Reading text —
::::
Healthcare / Politics

The Dark Cloud Over the Medical Device Tax

The medical device industry currently consists of 8,000+ manufacturers and employs over 400,000 Americans. Over the last seven months, the industry has been subjected to a 2.3% excise tax on all medical device sales – not only profits. The tax has been a primary funding mechanism for the health care overhaul so far. The medical device industry is one of the few net exporters of goods from the US, and because of its success, was and is continued to be targeted to serve as a “piggy bank” for Obamacare.

To more closely illustrate the effect of this tax, let’s consider the sale of a $1,000 piece of medical equipment by “medical device company X.” The medical device was designed and manufactured for $900. As a company, your profit is $100 before the 2.3% excise tax. After this tax on sales ($1000), the federal government receives $23 dollars and the company is left with $77 dollars in profit.

This corporate tax scheme is intended to generate a total of over $20 billion dollars in revenue to finance health care reform. If you support Obamacare and despise big business, you think this is great…

But it’s not, and here’s why:

The medical device industry is reeling. The tax has generated over $1.7 billion dollars in revenue for the Obama administration to continue its lackluster implementation of the Affordable Care Act (ACA). Currently, more than 8 out of every 10 companies within the industry are small businesses employing less than 50 people. By instituting this tax, the government is disproportionately targeting and impeding the growth of small business in this sector. The Obama Administration is forcing these companies to make tough decisions by cutting profit margins.

To curb the implications of the device tax, several effects are now evident:

Loss of high paying, largely full-time, American jobs: The decreased profit margins are forcing businesses to cut employees in order to curb operating expenses.

Greater industry consolidation: Smaller medical device companies are consolidating to cut manufacturing and R&D costs, resulting in lesser industry competition and likely higher prices for consumers.

Spending cuts in innovative Research and Development: R&D often costs hundreds of millions of dollars for a single medical device. When the ability to recoup those investments is threatened by this tax, it shifts companies’ focus to reducing production costs of existing devices.

Greater focus in cutting manufacturing costs for existing devices: Opportunity for cheaper labor will likely cause more jobs to shift overseas. This is a primary mechanism by which profit margins can be maintained by these businesses.

Consumer Cost Shift: The ACA, in part, was designed to decrease the steep growth rate of health care costs. The tax, at some level, passes its cost onto the consumer. This cost shift becomes another mechanism by which medical device companies can maintain their profitability.

In my mind, all of these negative consequences outweigh the $20 billion revenue the federal government generates as a result of this tax. The House has already authored a bill calling for the repeal of the medical device tax and garnered more than 255 bipartisan co-sponsors. Of course, it is difficult to find $20 billion dollars of funding from alternate sources of revenue. However, suffocating an entire industry, reducing incentives for innovation, and cutting jobs, is simply not a fair price to pay for quick government revenue to fund Obamacare.
::::
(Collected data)
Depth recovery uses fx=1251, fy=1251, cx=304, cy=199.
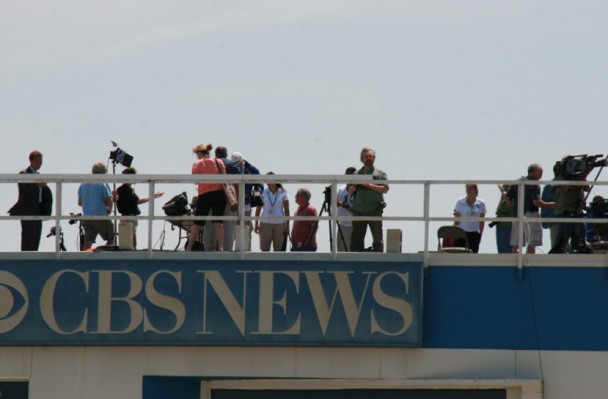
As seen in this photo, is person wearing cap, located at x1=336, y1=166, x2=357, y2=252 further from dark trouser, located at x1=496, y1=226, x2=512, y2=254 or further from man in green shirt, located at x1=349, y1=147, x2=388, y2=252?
dark trouser, located at x1=496, y1=226, x2=512, y2=254

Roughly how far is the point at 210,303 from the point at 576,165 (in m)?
5.43

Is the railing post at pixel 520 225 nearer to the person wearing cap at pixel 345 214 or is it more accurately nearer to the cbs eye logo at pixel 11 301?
the person wearing cap at pixel 345 214

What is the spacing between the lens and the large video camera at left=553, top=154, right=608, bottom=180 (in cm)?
1744

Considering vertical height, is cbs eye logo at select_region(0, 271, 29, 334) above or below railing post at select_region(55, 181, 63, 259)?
below

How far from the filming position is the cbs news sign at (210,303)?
55.4 ft

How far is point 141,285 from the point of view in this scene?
1708 cm

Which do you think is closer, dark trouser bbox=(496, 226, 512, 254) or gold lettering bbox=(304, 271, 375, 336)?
gold lettering bbox=(304, 271, 375, 336)

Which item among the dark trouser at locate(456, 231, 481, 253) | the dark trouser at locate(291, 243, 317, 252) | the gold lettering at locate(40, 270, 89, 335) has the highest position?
the dark trouser at locate(456, 231, 481, 253)

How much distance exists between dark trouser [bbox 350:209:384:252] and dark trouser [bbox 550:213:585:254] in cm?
249

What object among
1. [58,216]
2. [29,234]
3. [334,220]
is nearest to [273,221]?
[334,220]

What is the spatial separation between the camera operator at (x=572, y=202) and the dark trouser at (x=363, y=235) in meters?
2.49

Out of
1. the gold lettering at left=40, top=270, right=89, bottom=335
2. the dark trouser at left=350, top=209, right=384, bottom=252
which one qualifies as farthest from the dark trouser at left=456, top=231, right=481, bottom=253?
the gold lettering at left=40, top=270, right=89, bottom=335

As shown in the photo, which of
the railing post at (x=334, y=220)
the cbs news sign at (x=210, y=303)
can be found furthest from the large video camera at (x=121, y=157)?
the railing post at (x=334, y=220)

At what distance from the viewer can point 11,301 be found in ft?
56.3
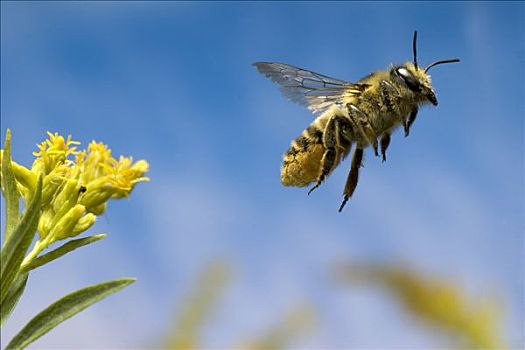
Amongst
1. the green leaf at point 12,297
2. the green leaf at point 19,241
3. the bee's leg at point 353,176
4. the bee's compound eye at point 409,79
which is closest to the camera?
::::
Work instruction A —
Transcribe the part of the medical device tax article starting with "But it’s not, and" and going on through "cutting profit margins.".
Work instruction B —
In one to three sentences, explain why the medical device tax article says the tax leads companies to cut spending on research and development.
Work instruction C —
According to the medical device tax article, how many co-sponsors has the House bill calling for repeal of the tax garnered?

Response box A —
But it’s not, and here’s why:

The medical device industry is reeling. The tax has generated over $1.7 billion dollars in revenue for the Obama administration to continue its lackluster implementation of the Affordable Care Act (ACA). Currently, more than 8 out of every 10 companies within the industry are small businesses employing less than 50 people. By instituting this tax, the government is disproportionately targeting and impeding the growth of small business in this sector. The Obama Administration is forcing these companies to make tough decisions by cutting profit margins.

Response box B —
Research and development often costs hundreds of millions of dollars for a single medical device. When the tax threatens companies' ability to recoup those investments, their focus shifts to reducing production costs of existing devices.

Response box C —
More than 255 bipartisan co-sponsors.